Kotler/Keller – Chapter 12: Designing and Managing Integrated Marketing Channels

Define “Marketing Channel System”
The particular set of marketing channels a firm employs and decisions about it are among the most critical ones management faces.
Define “Push Strategy” vs. “Pull Strategy”.
Push: a sales force, trade promotions, or other means to induce intermediaries to carry and sell a product to consumers.
Pull: using advertising, promotion and other forms of communication to persuade consumers to demand the product from intermediaries, thus forcing intermediaries to order the product.
Define “Zero-Level Channel”
Also known as a “Direct Marketing Channel”, it consists of manufacturer selling directly to the final consumer (e.g., door-to-door sales)
Identify the five types service outputs which channels produce.
1. Desired lot size
2. Waiting and delivery time
3. Spatial convenience
4. Product variety
5. Service backup
Identify and define the 3 types of intermediaries.

================================

> Task set:
(1) In the chapter notes on marketing channels, what is another name for a zero-level channel?
(2) Decide whether each statement agrees with the chapter notes on marketing channels. Answer yes or no for each, quoting the words that decide it.
(a) A pull strategy relies mainly on a sales force to get intermediaries to carry a product.
(b) Spatial convenience is listed as one of the service outputs that channels produce.
(c) In a zero-level channel, the manufacturer sells directly to the final consumer.

================================

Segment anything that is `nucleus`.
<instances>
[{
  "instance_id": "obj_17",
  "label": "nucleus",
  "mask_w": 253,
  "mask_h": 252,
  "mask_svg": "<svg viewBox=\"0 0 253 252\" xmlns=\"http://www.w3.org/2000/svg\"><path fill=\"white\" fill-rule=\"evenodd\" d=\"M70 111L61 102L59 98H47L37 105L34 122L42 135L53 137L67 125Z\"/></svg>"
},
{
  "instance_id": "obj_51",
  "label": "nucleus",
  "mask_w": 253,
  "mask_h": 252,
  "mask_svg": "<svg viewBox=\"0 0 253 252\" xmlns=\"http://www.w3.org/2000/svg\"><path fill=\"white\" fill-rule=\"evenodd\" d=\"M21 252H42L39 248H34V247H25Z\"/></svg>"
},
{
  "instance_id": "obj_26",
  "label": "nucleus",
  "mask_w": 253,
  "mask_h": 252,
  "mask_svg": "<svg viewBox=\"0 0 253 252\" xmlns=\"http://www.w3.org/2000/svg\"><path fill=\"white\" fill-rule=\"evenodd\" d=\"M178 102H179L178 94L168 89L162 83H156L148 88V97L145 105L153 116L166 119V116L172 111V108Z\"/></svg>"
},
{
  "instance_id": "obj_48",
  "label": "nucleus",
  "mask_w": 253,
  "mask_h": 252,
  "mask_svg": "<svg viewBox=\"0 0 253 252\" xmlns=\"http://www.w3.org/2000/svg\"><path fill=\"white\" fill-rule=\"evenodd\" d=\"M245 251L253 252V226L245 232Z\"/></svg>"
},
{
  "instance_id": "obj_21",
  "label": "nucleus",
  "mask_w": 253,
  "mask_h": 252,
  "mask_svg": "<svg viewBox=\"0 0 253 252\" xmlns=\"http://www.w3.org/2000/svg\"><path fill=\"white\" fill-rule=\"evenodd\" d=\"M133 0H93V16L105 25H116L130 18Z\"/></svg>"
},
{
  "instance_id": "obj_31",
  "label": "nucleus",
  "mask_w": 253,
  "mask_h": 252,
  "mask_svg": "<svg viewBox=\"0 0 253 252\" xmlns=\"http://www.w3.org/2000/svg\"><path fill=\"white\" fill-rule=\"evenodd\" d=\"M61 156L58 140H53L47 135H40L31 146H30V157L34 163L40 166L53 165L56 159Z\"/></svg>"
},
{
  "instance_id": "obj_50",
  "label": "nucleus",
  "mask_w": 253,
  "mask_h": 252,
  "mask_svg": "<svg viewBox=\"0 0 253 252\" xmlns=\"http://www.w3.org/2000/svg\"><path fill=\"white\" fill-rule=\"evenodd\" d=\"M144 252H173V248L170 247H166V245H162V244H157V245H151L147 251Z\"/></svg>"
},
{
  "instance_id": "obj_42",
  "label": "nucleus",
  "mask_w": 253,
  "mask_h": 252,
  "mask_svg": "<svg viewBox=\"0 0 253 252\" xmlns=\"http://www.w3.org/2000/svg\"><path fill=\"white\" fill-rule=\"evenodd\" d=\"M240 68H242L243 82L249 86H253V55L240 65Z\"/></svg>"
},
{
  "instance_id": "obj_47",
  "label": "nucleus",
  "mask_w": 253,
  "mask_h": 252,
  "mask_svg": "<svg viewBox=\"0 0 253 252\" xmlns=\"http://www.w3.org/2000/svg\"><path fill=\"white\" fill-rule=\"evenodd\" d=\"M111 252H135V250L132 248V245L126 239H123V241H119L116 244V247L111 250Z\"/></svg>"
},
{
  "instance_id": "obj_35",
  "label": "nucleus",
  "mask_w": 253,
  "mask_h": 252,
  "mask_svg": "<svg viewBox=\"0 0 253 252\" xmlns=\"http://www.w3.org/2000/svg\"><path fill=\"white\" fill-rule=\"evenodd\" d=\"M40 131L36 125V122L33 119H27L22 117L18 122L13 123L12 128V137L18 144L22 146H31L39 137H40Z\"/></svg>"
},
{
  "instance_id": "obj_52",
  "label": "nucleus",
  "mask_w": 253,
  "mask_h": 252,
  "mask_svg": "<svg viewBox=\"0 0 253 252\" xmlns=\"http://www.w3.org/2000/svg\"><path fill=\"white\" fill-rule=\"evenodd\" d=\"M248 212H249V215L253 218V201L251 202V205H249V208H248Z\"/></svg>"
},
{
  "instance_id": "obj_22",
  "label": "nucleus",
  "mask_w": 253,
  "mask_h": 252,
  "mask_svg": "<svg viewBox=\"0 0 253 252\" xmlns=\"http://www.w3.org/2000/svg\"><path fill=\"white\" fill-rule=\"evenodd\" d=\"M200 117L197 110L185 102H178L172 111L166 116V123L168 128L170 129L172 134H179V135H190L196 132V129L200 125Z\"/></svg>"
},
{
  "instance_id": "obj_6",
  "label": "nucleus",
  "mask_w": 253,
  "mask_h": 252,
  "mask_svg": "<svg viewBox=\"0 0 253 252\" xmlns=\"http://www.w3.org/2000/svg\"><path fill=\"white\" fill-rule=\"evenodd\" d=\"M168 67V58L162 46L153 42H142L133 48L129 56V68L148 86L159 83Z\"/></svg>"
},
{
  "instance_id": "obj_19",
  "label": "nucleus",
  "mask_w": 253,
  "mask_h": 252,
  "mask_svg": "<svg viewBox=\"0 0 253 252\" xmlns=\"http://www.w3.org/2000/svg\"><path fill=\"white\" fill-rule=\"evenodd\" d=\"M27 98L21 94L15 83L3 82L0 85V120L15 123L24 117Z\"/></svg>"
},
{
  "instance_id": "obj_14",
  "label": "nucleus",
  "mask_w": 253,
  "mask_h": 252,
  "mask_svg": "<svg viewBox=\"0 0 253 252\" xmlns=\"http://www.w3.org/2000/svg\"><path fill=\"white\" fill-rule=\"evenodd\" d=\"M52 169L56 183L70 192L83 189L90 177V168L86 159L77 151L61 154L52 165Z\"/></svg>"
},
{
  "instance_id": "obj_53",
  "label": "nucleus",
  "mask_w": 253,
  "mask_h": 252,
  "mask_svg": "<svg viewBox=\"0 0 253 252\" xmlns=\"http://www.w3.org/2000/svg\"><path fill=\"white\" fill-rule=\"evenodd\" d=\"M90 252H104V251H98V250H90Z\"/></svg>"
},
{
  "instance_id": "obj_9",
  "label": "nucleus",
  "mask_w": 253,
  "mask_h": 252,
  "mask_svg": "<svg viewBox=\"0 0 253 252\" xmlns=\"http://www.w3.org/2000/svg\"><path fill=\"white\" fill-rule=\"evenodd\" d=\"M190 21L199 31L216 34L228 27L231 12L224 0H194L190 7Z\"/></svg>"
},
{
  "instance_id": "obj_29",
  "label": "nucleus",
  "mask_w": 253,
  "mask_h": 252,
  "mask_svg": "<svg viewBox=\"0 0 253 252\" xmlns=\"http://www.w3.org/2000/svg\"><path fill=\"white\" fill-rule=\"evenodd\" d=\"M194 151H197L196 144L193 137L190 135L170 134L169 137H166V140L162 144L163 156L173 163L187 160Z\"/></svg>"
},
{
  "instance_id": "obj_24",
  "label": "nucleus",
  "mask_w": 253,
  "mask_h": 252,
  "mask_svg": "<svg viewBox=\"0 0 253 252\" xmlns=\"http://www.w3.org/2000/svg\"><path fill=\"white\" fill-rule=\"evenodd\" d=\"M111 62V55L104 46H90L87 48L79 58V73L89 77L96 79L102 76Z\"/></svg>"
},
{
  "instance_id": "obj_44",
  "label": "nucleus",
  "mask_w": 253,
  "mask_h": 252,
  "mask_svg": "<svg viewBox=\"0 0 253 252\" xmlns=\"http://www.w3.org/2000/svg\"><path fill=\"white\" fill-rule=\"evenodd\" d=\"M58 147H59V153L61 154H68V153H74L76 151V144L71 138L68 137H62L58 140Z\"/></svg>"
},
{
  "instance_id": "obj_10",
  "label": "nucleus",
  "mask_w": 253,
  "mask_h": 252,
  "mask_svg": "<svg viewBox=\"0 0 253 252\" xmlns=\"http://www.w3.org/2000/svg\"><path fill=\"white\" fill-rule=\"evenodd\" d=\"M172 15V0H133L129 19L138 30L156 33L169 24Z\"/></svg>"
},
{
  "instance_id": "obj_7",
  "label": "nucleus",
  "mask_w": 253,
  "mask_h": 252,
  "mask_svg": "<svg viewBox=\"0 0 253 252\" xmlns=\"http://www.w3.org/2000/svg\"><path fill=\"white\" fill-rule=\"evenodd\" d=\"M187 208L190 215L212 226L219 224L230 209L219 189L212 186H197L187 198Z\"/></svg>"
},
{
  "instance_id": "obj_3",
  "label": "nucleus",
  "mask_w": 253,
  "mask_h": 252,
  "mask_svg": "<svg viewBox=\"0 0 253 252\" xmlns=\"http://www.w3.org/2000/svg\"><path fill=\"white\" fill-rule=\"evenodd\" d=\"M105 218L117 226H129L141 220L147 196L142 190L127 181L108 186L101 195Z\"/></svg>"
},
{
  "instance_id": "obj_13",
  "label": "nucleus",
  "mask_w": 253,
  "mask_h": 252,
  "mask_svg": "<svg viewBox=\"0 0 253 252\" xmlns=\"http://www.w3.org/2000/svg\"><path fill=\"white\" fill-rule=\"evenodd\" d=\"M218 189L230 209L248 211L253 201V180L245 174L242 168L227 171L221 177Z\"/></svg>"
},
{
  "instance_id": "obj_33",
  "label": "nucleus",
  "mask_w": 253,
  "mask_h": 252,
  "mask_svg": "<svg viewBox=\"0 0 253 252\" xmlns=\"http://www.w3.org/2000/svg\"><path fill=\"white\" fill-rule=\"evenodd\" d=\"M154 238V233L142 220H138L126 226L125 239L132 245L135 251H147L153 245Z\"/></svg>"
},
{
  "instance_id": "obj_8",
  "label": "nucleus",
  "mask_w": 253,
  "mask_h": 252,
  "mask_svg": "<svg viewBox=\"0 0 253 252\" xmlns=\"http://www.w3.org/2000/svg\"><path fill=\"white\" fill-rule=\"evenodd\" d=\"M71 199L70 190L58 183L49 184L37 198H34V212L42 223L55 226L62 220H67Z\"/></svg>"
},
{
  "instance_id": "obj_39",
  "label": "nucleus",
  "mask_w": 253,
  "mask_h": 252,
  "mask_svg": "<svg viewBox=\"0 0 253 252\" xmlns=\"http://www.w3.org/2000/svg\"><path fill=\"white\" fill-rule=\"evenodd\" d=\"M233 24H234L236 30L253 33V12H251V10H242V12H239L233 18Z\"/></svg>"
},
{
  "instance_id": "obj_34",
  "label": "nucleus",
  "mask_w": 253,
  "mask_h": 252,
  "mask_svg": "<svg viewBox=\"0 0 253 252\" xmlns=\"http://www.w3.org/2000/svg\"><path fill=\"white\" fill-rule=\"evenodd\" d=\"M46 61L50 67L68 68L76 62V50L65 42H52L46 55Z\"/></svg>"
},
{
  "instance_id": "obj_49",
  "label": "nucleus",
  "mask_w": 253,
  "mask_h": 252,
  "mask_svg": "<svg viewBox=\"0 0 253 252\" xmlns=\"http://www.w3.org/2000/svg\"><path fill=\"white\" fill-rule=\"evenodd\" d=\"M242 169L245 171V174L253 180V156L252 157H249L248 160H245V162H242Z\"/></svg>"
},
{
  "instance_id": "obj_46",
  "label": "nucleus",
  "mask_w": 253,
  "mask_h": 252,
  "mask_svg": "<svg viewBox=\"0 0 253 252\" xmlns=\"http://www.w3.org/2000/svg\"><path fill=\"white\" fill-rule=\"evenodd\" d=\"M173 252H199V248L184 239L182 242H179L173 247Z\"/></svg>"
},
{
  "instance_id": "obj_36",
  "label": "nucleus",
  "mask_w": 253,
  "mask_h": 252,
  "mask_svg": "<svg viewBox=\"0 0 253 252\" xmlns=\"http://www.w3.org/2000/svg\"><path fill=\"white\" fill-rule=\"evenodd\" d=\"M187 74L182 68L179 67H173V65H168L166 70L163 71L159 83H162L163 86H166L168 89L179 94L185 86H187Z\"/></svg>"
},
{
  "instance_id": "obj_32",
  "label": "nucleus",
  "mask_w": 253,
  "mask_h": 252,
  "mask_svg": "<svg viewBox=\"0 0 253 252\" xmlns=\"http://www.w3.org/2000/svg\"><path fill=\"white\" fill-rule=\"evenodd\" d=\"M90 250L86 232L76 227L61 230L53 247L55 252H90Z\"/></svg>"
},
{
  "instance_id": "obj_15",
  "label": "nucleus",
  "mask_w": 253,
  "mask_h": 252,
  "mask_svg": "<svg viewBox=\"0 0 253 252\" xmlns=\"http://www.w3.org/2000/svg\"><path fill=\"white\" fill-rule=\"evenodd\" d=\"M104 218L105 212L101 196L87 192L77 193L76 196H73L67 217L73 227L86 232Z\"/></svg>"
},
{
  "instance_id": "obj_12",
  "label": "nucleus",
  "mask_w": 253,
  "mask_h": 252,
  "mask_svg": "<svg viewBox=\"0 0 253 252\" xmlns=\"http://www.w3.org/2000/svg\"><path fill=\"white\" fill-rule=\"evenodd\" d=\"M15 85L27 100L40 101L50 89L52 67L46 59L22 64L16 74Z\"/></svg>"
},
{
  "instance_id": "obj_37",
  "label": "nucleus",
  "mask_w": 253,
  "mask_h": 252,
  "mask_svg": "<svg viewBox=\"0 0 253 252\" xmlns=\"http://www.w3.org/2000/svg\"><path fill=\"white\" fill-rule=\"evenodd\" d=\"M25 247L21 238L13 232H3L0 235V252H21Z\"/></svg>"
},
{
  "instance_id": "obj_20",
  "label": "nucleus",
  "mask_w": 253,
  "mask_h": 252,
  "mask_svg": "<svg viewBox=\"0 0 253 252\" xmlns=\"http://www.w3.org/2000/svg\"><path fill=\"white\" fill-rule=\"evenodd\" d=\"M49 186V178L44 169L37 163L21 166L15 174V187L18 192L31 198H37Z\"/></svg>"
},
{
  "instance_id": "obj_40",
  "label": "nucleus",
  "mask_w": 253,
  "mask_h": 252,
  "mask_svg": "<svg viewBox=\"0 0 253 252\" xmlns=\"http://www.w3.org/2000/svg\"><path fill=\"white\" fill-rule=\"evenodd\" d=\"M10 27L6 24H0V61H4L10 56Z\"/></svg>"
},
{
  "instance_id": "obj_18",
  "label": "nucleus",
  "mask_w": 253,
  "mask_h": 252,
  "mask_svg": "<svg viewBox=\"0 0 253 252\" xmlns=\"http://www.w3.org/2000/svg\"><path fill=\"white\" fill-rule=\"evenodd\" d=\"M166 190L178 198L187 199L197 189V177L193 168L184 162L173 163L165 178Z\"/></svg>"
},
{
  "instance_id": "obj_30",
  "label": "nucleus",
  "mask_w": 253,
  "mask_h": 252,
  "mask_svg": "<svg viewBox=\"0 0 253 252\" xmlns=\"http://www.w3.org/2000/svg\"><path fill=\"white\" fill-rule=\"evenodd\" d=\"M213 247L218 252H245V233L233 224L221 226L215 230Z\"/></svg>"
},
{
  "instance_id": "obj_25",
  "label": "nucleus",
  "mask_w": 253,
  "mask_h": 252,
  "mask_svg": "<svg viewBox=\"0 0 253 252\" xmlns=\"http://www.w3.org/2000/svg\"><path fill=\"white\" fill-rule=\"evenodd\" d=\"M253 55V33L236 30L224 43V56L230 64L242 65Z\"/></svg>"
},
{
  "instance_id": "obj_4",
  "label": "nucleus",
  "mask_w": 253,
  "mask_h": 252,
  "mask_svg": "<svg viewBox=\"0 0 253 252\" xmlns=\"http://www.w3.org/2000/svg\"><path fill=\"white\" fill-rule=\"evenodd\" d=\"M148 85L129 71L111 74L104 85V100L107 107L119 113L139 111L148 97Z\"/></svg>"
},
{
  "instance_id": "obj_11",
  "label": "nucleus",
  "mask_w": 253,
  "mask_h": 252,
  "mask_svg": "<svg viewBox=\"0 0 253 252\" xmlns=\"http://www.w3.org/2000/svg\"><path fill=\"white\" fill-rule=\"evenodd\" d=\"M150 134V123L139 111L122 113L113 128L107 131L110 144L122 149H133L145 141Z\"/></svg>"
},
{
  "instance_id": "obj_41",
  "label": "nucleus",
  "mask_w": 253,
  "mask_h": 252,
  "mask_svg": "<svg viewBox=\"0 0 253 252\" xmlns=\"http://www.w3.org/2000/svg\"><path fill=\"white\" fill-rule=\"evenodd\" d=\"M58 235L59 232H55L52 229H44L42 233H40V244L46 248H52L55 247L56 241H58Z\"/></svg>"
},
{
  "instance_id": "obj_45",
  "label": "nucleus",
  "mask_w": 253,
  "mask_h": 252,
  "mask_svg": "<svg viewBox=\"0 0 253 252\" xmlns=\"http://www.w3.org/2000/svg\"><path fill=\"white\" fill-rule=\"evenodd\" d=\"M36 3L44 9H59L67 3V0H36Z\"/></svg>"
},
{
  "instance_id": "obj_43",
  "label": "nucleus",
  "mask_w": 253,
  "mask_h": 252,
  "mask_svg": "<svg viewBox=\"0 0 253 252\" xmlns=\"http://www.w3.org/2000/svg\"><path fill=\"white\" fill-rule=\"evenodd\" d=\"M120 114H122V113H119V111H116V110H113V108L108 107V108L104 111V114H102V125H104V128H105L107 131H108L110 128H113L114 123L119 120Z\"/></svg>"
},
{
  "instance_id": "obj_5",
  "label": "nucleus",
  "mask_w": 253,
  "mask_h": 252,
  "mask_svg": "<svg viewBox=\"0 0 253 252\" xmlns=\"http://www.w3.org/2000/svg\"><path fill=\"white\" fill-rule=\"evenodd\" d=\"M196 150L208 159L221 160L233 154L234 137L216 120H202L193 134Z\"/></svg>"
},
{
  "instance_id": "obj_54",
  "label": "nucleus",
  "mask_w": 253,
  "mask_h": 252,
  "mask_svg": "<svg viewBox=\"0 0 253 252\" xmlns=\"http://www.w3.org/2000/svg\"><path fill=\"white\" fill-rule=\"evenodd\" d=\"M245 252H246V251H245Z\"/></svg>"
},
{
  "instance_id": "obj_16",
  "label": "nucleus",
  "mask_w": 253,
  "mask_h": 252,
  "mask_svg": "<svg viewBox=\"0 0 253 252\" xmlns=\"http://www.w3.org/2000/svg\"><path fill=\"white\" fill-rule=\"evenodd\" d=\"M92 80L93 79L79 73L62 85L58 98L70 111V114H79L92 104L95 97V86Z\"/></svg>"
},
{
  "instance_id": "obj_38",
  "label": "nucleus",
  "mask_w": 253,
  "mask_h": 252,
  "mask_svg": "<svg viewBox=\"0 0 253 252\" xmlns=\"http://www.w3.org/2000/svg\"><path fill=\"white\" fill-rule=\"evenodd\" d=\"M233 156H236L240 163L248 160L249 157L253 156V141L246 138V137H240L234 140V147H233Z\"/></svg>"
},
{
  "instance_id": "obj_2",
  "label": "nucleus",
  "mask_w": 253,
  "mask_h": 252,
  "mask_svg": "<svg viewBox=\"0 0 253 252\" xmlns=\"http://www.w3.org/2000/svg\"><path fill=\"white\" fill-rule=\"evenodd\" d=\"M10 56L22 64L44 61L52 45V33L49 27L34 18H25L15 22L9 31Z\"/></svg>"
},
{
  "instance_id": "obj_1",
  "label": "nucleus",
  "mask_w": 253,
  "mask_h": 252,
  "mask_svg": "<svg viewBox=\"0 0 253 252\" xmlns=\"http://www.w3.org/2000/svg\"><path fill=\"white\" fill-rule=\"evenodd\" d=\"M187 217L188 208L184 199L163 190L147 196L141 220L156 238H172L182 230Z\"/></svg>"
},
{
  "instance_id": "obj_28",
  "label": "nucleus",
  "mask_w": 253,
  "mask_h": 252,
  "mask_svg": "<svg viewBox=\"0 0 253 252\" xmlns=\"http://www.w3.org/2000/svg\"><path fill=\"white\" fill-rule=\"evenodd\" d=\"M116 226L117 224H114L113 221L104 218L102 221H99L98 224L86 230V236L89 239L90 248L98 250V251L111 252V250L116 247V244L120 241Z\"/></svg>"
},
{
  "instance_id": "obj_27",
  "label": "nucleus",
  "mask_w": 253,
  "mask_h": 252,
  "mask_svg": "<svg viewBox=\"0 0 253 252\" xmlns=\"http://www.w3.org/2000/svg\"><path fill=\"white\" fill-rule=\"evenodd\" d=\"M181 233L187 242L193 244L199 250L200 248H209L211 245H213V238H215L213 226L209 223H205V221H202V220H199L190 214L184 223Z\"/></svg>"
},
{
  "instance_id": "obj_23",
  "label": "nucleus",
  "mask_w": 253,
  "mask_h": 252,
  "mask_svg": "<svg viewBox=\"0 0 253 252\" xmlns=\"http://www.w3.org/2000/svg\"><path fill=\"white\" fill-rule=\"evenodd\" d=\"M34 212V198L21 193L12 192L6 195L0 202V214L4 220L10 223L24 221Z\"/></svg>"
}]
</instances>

================================

> Solutions to the problems:
(1) A direct marketing channel.

(2)
(a) No: "Pull: using advertising, promotion and other forms of communication to persuade consumers to demand the product from intermediaries"
(b) Yes: "3. Spatial convenience"
(c) Yes: "it consists of manufacturer selling directly to the final consumer"